DiG: Scalable and Efficient Diffusion Models with Gated Linear Attention

Lianghui Zhu,Zilong Huang,Bencheng Liao,Jun Hao Liew,Hanshu Yan,Jiashi Feng,Xinggang Wang
2024-05-29
Abstract:Diffusion models with large-scale pre-training have achieved significant success in the field of visual content generation, particularly exemplified by Diffusion Transformers (DiT). However, DiT models have faced challenges with scalability and quadratic complexity efficiency. In this paper, we aim to leverage the long sequence modeling capability of Gated Linear Attention (GLA) Transformers, expanding its applicability to diffusion models. We introduce Diffusion Gated Linear Attention Transformers (DiG), a simple, adoptable solution with minimal parameter overhead, following the DiT design, but offering superior efficiency and effectiveness. In addition to better performance than DiT, DiG-S/2 exhibits $2.5\times$ higher training speed than DiT-S/2 and saves $75.7\%$ GPU memory at a resolution of $1792 \times 1792$. Moreover, we analyze the scalability of DiG across a variety of computational complexity. DiG models, with increased depth/width or augmentation of input tokens, consistently exhibit decreasing FID. We further compare DiG with other subquadratic-time diffusion models. With the same model size, DiG-XL/2 is $4.2\times$ faster than the recent Mamba-based diffusion model at a $1024$ resolution, and is $1.8\times$ faster than DiT with CUDA-optimized FlashAttention-2 under the $2048$ resolution. All these results demonstrate its superior efficiency among the latest diffusion models. Code is released at <a class="link-external link-https" href="https://github.com/hustvl/DiG" rel="external noopener nofollow">this https URL</a>.
Computer Vision and Pattern Recognition,Artificial Intelligence
What problem does this paper attempt to address?
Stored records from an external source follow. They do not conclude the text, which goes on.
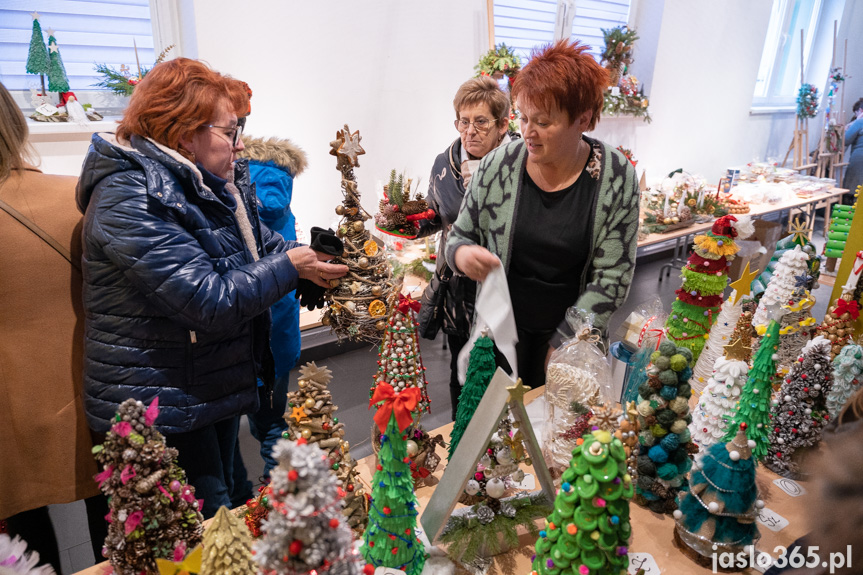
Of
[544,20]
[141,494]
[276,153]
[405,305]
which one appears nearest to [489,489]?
[405,305]

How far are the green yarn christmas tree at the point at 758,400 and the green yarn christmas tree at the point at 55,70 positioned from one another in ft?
12.2

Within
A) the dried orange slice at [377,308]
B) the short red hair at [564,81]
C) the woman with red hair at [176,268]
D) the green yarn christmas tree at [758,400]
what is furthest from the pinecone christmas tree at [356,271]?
the green yarn christmas tree at [758,400]

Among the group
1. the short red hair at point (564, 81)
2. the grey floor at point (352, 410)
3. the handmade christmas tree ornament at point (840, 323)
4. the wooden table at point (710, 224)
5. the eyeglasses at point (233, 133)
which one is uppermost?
the short red hair at point (564, 81)

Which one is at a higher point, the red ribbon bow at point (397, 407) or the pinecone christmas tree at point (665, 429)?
the red ribbon bow at point (397, 407)

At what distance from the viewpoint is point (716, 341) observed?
2.21 m

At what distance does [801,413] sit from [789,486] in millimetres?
222

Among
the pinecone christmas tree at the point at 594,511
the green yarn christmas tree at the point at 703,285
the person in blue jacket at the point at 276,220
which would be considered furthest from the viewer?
the person in blue jacket at the point at 276,220

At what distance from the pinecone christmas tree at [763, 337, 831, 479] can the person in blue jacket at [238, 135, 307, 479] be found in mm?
1781

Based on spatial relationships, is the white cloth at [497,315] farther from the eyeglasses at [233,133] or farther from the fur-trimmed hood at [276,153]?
the fur-trimmed hood at [276,153]

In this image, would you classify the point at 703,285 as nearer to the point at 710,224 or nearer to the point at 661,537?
the point at 661,537

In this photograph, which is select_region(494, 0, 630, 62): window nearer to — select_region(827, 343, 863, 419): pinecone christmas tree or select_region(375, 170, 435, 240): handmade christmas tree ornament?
select_region(375, 170, 435, 240): handmade christmas tree ornament

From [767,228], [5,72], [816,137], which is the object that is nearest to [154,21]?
[5,72]

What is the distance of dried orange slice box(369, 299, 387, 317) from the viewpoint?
1704 mm

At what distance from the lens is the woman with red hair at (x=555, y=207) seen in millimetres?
1680
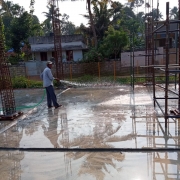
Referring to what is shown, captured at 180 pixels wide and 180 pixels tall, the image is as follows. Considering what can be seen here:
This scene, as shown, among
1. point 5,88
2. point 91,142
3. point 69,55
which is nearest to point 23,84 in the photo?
point 5,88

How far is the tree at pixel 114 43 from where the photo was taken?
68.3ft

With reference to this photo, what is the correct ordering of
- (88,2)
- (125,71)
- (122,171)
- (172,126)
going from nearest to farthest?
(122,171), (172,126), (125,71), (88,2)

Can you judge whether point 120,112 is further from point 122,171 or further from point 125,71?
point 125,71

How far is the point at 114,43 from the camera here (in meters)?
21.4

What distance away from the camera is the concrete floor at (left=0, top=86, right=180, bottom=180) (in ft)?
11.7

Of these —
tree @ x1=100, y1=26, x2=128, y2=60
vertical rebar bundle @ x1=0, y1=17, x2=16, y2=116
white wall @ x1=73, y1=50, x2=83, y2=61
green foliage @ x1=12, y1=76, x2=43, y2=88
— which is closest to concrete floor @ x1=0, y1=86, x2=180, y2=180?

The main goal of this paper is to propose a new diffusion model architecture—Diffusion Gated Linear Attention Transformers (DiG), to address the scalability and efficiency issues faced by existing diffusion models when handling large-scale pre-training and high-resolution image generation. Specifically, DiG aims to leverage the capabilities of the Gated Linear Attention (GLA) Transformer to improve existing models like Diffusion Transformers (DiT). The GLA Transformer achieves long-sequence modeling through a linear attention mechanism, which helps reduce computational complexity. DiG combines a lightweight Spatial Reorientation and Enhancement Module (SREM) to control inter-layer scanning direction and enhance local perception capabilities. The main contributions of DiG include: 1. Proposing the first attempt to apply linear attention Transformers to diffusion models, addressing the issues of unidirectional scanning and lack of local perception in visual generation by introducing the SREM module. 2. In high-resolution image generation tasks, DiG has higher training speed and lower GPU memory consumption compared to DiT. For example, at a resolution of 1792×1792, DiG is 2.5 times faster than DiT and saves 75.7% of GPU memory. 3. Experimental results show that DiG outperforms DiT in generative performance on the ImageNet dataset, and the FID score continues to decrease as the model scale increases, demonstrating good scalability. In summary, DiG is an efficient and scalable diffusion model, particularly suitable for handling long-sequence generation tasks such as high-resolution image generation. It not only improves training speed and reduces resource requirements but also maintains or enhances the quality of generated images.